Despite more than 30 years of history, little was known about the biosynthesis of tiacumicin until the work of Zhang and co-workers in 2011.^40,41 In early studies, Parenti noted that the source of chlorine could be the meat extract used in the broth or the added sodium chloride and that omission of both chlorine sources greatly reduce the yield of lipiarmycin.¹⁹ Furthermore, McAlpine has shown that addition of potassium bromide to the broth allows the formation of brominated tiacumicin analogs.^35,36 Apart from feeding experiments, the biosynthesis of tiacumicin remained undetermined.

In 2011, Zhang and co-workers reported their studies on the biosynthesis of tiacumicin based on a genetic approach on Dactylosporangium aurantiacum hamdenensis NRRL 18085.^47–50 Firstly, they targeted polyketide synthase (PKS) and halogenase using probes to identify genes involved in the biosynthesis of tiacumicin.
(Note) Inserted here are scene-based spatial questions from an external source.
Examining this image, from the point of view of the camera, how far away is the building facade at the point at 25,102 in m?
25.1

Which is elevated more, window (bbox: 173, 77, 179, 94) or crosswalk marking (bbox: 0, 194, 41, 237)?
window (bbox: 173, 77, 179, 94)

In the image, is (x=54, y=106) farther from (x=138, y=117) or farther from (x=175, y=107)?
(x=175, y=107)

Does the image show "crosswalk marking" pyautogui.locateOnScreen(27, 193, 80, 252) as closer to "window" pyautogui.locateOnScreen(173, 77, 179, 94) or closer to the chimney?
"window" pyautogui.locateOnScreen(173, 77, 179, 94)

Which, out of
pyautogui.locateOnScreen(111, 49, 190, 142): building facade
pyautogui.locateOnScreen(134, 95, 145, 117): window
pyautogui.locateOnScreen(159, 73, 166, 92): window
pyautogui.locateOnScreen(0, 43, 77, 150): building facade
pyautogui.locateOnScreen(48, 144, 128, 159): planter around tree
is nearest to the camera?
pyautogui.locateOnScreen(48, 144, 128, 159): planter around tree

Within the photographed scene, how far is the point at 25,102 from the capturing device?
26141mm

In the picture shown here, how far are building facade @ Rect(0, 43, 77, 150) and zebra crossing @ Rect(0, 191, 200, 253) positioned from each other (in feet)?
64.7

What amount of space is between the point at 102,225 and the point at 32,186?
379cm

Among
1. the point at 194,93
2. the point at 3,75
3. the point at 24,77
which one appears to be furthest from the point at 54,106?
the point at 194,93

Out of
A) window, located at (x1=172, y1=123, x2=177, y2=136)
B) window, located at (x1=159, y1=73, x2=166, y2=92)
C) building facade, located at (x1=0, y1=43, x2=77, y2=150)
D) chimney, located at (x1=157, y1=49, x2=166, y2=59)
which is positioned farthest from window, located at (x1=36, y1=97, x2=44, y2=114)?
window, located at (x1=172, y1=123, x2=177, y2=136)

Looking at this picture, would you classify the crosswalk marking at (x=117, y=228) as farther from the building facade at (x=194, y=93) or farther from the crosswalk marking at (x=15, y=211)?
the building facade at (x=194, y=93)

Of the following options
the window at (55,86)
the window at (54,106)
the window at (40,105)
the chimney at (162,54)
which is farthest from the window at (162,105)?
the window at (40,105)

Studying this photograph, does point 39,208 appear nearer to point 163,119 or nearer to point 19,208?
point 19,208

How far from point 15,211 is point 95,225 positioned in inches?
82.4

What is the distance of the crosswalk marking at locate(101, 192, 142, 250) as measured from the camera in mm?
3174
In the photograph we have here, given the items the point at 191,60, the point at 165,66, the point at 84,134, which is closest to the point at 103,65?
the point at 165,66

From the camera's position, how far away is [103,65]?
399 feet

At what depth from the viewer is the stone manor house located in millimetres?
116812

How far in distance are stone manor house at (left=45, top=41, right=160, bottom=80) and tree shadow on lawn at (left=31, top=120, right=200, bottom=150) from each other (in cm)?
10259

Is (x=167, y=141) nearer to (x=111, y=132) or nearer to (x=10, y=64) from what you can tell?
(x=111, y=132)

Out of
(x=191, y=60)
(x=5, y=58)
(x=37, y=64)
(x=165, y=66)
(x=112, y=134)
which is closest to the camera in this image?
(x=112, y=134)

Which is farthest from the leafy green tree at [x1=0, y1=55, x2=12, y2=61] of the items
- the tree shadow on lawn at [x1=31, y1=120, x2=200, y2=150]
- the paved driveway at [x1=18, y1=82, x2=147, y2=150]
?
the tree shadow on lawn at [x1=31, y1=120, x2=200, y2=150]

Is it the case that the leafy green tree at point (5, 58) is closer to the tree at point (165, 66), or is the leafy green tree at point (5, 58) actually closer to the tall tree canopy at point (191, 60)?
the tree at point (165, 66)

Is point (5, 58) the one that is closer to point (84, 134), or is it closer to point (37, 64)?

They have been able to identify the complete tia-gene cluster which comprised 50 orfs (Open Reading Frame) and 110 633 bp (base pairing). In a first attempt, the putative functions of orfs have been deduced by comparison with protein databases and a further refinement allowed them to eliminate some orfs, which are not involved in tiacumicin biosynthesis. Thus the final gene cluster contained 31 orfs, from gene TiaG1 to TiaR2 for approximately 83 kb.

Genes TiaA1 to TiaA4 were predicted as modular polyketide synthases, and inactivation experiments led to the conclusion that they are responsible for the tiacumicin aglycone synthesis (Fig. 8, A). The biosynthesis involved propionyl-CoA, malonyl-CoA, (2S)-methylmalonyl-CoA and (2S)-ethylmalonyl-CoA.

Fig. 8 The proposed biosynthesis of tiacumicin B.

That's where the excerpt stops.